Write out all entries word for word.

MATERIAL PROVIDED →
------------------------

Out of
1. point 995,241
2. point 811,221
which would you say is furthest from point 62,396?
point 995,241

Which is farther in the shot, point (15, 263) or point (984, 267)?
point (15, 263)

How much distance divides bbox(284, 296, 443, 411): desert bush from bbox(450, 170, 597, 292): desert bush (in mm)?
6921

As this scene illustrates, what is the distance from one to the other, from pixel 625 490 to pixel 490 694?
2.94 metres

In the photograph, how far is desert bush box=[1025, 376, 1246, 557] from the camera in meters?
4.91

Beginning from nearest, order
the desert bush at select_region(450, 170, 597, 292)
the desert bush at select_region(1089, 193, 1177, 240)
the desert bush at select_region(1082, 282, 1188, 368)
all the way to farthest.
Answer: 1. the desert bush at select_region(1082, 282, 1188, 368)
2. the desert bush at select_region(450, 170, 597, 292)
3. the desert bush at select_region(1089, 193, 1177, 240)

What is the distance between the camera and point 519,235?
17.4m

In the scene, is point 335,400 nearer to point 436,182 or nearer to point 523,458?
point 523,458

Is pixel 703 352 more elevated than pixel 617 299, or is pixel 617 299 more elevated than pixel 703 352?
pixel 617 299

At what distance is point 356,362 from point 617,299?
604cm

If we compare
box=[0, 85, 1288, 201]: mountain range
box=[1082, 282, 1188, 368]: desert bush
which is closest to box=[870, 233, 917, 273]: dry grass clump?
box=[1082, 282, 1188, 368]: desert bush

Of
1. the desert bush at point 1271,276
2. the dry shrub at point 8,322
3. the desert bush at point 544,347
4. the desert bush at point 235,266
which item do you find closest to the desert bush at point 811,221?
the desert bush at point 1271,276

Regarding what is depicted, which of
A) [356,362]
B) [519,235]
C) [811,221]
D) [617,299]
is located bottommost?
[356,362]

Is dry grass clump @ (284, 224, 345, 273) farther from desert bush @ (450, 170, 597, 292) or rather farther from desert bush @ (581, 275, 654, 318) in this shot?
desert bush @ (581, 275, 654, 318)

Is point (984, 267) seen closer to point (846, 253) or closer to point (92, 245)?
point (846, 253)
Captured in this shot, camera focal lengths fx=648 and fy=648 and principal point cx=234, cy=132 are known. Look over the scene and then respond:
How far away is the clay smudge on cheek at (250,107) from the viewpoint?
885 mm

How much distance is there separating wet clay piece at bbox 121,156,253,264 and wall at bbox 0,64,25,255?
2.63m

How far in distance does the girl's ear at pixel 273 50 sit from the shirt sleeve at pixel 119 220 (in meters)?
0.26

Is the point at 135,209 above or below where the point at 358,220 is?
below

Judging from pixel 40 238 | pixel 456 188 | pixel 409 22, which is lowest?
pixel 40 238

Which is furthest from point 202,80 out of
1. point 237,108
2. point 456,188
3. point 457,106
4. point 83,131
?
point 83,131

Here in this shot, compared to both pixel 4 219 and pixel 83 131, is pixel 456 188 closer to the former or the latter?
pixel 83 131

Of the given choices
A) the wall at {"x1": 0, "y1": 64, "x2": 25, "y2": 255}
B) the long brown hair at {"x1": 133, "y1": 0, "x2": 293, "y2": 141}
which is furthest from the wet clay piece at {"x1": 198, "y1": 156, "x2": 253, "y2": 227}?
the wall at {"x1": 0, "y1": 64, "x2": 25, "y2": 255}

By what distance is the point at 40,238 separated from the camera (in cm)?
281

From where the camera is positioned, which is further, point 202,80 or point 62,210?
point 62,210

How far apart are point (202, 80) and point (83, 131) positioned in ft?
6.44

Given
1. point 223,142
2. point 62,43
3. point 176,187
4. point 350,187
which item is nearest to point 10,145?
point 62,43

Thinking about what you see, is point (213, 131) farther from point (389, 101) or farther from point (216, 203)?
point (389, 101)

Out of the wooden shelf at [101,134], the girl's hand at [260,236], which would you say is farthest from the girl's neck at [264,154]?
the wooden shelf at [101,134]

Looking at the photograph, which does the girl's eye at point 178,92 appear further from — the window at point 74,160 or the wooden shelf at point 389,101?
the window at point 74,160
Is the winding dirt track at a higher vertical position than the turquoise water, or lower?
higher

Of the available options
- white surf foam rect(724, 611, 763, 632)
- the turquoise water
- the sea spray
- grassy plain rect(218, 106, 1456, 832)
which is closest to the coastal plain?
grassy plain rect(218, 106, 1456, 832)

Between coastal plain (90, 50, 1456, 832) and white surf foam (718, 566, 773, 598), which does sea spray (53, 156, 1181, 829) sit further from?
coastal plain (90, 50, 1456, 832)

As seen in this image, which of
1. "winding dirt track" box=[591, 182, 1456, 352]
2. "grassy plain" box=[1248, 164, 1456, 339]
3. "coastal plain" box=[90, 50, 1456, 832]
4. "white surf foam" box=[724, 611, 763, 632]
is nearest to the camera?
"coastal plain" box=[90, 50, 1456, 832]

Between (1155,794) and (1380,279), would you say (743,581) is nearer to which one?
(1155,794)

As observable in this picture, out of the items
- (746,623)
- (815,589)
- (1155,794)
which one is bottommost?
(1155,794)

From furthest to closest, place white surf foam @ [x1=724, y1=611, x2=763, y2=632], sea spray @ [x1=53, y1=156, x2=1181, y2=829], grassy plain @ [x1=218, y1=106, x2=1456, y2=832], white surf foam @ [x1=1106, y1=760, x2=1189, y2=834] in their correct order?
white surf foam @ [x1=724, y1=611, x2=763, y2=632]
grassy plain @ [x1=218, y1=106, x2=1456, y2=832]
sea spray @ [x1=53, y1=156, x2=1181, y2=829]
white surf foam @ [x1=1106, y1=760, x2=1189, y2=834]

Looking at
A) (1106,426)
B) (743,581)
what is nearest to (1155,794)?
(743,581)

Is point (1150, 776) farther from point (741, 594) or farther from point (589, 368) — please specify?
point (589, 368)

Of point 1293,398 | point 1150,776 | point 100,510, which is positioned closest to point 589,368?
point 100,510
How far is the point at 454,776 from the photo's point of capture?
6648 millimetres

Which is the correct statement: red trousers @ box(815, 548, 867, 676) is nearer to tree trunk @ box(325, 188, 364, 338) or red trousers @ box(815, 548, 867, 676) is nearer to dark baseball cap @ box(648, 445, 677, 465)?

------------------------

CORRECT ANSWER →
Out of
1. point 995,241
2. point 811,221
which would you say is furthest from point 62,396?
point 995,241

Which is farther in the shot, point (15, 263) or point (984, 267)?
point (15, 263)

How much distance divides bbox(284, 296, 443, 411): desert bush from bbox(450, 170, 597, 292): desert bush (in mm)?
6921

As this scene illustrates, what is the distance from one to the other, from pixel 625 490 to pixel 490 694?
2.94 metres

In the photograph, how far is desert bush box=[1025, 376, 1246, 557] from the camera in meters?
4.91

Beginning from nearest, order
the desert bush at select_region(450, 170, 597, 292)
the desert bush at select_region(1089, 193, 1177, 240)
the desert bush at select_region(1082, 282, 1188, 368)
all the way to farthest.
Answer: 1. the desert bush at select_region(1082, 282, 1188, 368)
2. the desert bush at select_region(450, 170, 597, 292)
3. the desert bush at select_region(1089, 193, 1177, 240)

What is the distance between the camera and point 519,235?
17.4m

In the scene, is point 335,400 nearer to point 436,182 or nearer to point 523,458?
point 523,458

Is pixel 703 352 more elevated than pixel 617 299, or is pixel 617 299 more elevated than pixel 703 352?
pixel 617 299

At what distance is point 356,362 from point 617,299?
604cm

If we compare
box=[0, 85, 1288, 201]: mountain range
box=[1082, 282, 1188, 368]: desert bush
which is closest to box=[870, 233, 917, 273]: dry grass clump?
box=[1082, 282, 1188, 368]: desert bush

Of
1. the desert bush at point 1271,276
2. the dry shrub at point 8,322
3. the desert bush at point 544,347
4. the desert bush at point 235,266
which item do you find closest to the desert bush at point 811,221?
the desert bush at point 1271,276

Regarding what is depicted, which of
A) [356,362]
B) [519,235]
C) [811,221]
D) [617,299]
is located bottommost?
[356,362]

Is dry grass clump @ (284, 224, 345, 273) farther from desert bush @ (450, 170, 597, 292) or rather farther from desert bush @ (581, 275, 654, 318) in this shot?
desert bush @ (581, 275, 654, 318)

Is point (984, 267) seen closer to point (846, 253) or closer to point (92, 245)?
point (846, 253)
Captured in this shot, camera focal lengths fx=648 and fy=648 and principal point cx=234, cy=132 are known. Look over the scene and then respond:
How far away is the clay smudge on cheek at (250,107) from the viewpoint?
885 mm

How much distance is there separating wet clay piece at bbox 121,156,253,264 and wall at bbox 0,64,25,255?
2.63m

How far in distance does the girl's ear at pixel 273 50 sit from the shirt sleeve at pixel 119 220 (in meters)?
0.26

Is the point at 135,209 above or below where the point at 358,220 is?
below

Judging from pixel 40 238 | pixel 456 188 | pixel 409 22, which is lowest?
pixel 40 238

Which is furthest from point 202,80 out of
1. point 237,108
2. point 456,188
3. point 457,106
4. point 83,131
?
point 83,131

Here in this shot, compared to both pixel 4 219 and pixel 83 131, is pixel 456 188 closer to the former or the latter?
pixel 83 131

Of the given choices
A) the wall at {"x1": 0, "y1": 64, "x2": 25, "y2": 255}
B) the long brown hair at {"x1": 133, "y1": 0, "x2": 293, "y2": 141}
which is furthest from the wet clay piece at {"x1": 198, "y1": 156, "x2": 253, "y2": 227}?
the wall at {"x1": 0, "y1": 64, "x2": 25, "y2": 255}

By what distance is the point at 40,238 separated from the camera (in cm)?
281

From where the camera is positioned, which is further, point 202,80 or point 62,210?
point 62,210

How far apart are point (202, 80) and point (83, 131) positioned in ft?
6.44

Given
1. point 223,142
2. point 62,43
3. point 176,187
4. point 350,187
which item is nearest to point 10,145?
point 62,43

Thinking about what you see, is point (213, 131) farther from point (389, 101) or farther from point (216, 203)?
point (389, 101)

Out of the wooden shelf at [101,134], the girl's hand at [260,236], which would you say is farthest from the girl's neck at [264,154]?
the wooden shelf at [101,134]

Looking at the photograph, which does the girl's eye at point 178,92 appear further from — the window at point 74,160 or the wooden shelf at point 389,101?
the window at point 74,160
Is the winding dirt track at a higher vertical position than the turquoise water, or lower?
higher

Of the available options
- white surf foam rect(724, 611, 763, 632)
- the turquoise water
- the sea spray
- grassy plain rect(218, 106, 1456, 832)
which is closest to the coastal plain?
grassy plain rect(218, 106, 1456, 832)

Between coastal plain (90, 50, 1456, 832) and white surf foam (718, 566, 773, 598), which does sea spray (53, 156, 1181, 829) sit further from?
coastal plain (90, 50, 1456, 832)

As seen in this image, which of
1. "winding dirt track" box=[591, 182, 1456, 352]
2. "grassy plain" box=[1248, 164, 1456, 339]
3. "coastal plain" box=[90, 50, 1456, 832]
4. "white surf foam" box=[724, 611, 763, 632]
is nearest to the camera?
"coastal plain" box=[90, 50, 1456, 832]

Between (1155,794) and (1380,279), would you say (743,581) is nearer to which one?
(1155,794)

As observable in this picture, out of the items
- (746,623)
- (815,589)
- (1155,794)
which one is bottommost?
(1155,794)

From furthest to closest, place white surf foam @ [x1=724, y1=611, x2=763, y2=632], sea spray @ [x1=53, y1=156, x2=1181, y2=829], grassy plain @ [x1=218, y1=106, x2=1456, y2=832], white surf foam @ [x1=1106, y1=760, x2=1189, y2=834] in their correct order?
white surf foam @ [x1=724, y1=611, x2=763, y2=632]
grassy plain @ [x1=218, y1=106, x2=1456, y2=832]
sea spray @ [x1=53, y1=156, x2=1181, y2=829]
white surf foam @ [x1=1106, y1=760, x2=1189, y2=834]

Looking at
A) (1106,426)
B) (743,581)
what is nearest to (1155,794)?
(743,581)

Is point (1150, 776) farther from point (741, 594) or farther from point (589, 368) — please specify?
point (589, 368)

Of point 1293,398 | point 1150,776 | point 100,510, which is positioned closest to point 589,368?
point 100,510
How far is the point at 454,776 from the photo's point of capture?
6648 millimetres

Which is the correct statement: red trousers @ box(815, 548, 867, 676) is nearer to tree trunk @ box(325, 188, 364, 338) or red trousers @ box(815, 548, 867, 676) is nearer to dark baseball cap @ box(648, 445, 677, 465)?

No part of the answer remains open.